İnsanlık/İnsanlaşma Savaşı

...özünde egemen sömürü ve iktidar anlayışına karşı verilen her savaşım insanın birey olma, bireylerin toplum olma savaşımıdır. ‘sizin için iyi ve yararlı olanı biz biliyoruz’ diyen yönetenlere karşı bir yanıttır…

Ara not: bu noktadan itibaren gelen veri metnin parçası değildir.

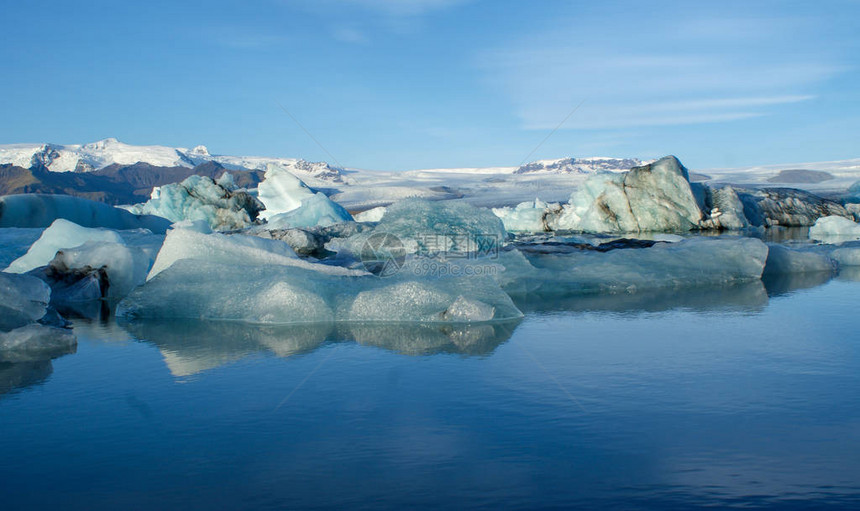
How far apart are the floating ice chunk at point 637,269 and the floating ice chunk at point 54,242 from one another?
3488 mm

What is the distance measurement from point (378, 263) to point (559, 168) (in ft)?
397

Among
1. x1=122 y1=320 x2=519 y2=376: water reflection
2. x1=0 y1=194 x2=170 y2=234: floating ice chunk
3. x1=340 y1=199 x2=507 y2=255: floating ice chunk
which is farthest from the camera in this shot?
x1=0 y1=194 x2=170 y2=234: floating ice chunk

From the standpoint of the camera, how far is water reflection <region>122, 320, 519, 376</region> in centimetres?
250

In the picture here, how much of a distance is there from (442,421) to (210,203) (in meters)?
16.8

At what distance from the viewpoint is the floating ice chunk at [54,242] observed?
556cm

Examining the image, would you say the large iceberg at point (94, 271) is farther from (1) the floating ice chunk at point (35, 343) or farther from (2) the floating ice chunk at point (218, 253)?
(1) the floating ice chunk at point (35, 343)

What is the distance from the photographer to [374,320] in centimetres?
327

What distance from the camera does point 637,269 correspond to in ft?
15.9

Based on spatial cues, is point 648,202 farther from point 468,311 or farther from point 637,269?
point 468,311

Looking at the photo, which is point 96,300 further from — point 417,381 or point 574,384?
point 574,384

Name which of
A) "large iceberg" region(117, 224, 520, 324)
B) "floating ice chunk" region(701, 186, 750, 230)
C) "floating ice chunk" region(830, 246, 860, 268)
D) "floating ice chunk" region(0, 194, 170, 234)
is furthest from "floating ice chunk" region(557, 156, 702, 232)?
"large iceberg" region(117, 224, 520, 324)

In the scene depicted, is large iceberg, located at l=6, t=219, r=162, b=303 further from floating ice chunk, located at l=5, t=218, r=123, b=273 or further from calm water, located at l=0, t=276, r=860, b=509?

toplum içinde yaşamanın, toplumsal bir varlık olmanın, hatta var olmanın koşullarını çoğu kez toplum dediğimiz ‘kalabalık’ belirliyor. bu belirleme bir anda gerçekleşmediği gibi, gerçekleştiği zamana, yere, koşullara uymayan bir geçmiş zamana, bir ilkel döneme ait olabilir. insanların birey olmasının engellendiği, kişisel özgürlük ve haklardan başlayarak toplumsal/ sınıfsal hak ve özgürlüklerinin yok sayıldığı, kısıtlandığı, bunun bir devlet/ iktidar düzenine dönüştürüldüğü koşullarda verilen özgürlük ve hak savaşımları gerçekte insanlık adına, insanlaşmak için verilmektedir… bir yerde mi okudum veya okuduklarımdan sonra ben mi çıkarımda bulundum bilmiyorum; ben insanın tamamlanmamış bir canlı olduğunu düşünüyorum uzun zamandır… yaşamak ve savaşım dediğimiz şeyler de özünde insanlaşma yolculuğudur bence….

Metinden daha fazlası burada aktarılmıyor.